A Novel Decomposition-Optimization Model for Short-Term Wind Speed Forecasting

Due to inherent randomness and fluctuation of wind speeds, it is very challenging to develop an effective and practical model to achieve accurate wind speed forecasting, especially over large forecasting horizons. This paper presents a new decomposition-optimization model created by integrating Variational Mode Decomposition (VMD), Backtracking Search Algorithm (BSA), and Regularized Extreme Learning Machine (RELM) to enhance forecasting accuracy. The observed wind speed time series is firstly decomposed by VMD into several relative stable subsequences. Then, an emerging optimization algorithm, BSA, is utilized to search the optimal parameters of the RELM. Subsequently, the well-trained RELM is constructed to do multi-step (1-, 2-, 4-, and 6-step) wind speed forecasting.

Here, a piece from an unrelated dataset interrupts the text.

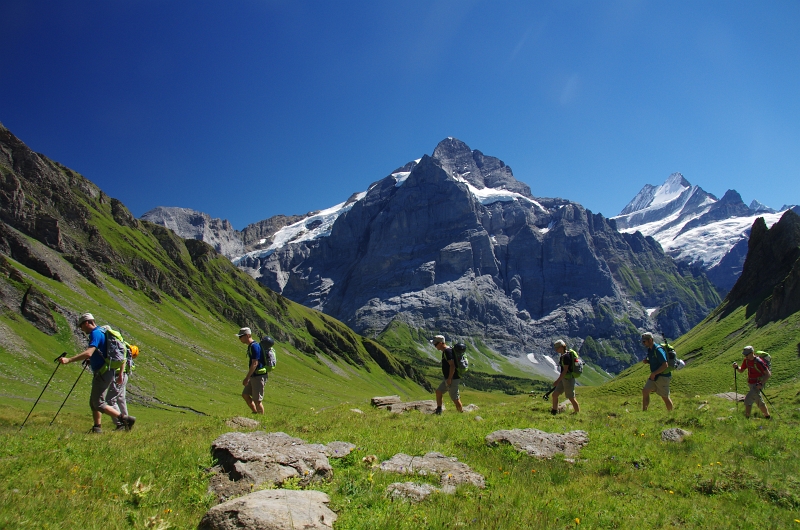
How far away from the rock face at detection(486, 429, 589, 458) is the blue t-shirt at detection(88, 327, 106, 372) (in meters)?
12.5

Experiments have been executed with the proposed method as well as several benchmark models using several datasets from a widely-studied wind farm, Sotavento Galicia in Spain. Additionally, the effects of decomposition and optimization methods on the final forecasting results are analyzed quantitatively, whereby the importance of decomposition technique is emphasized. Results reveal that the proposed VMD-BSA-RELM model achieves significantly better performance than its rivals both on single-and multi-step forecasting with at least 50% average improvement, which indicates it is a powerful tool for short-term wind speed forecasting.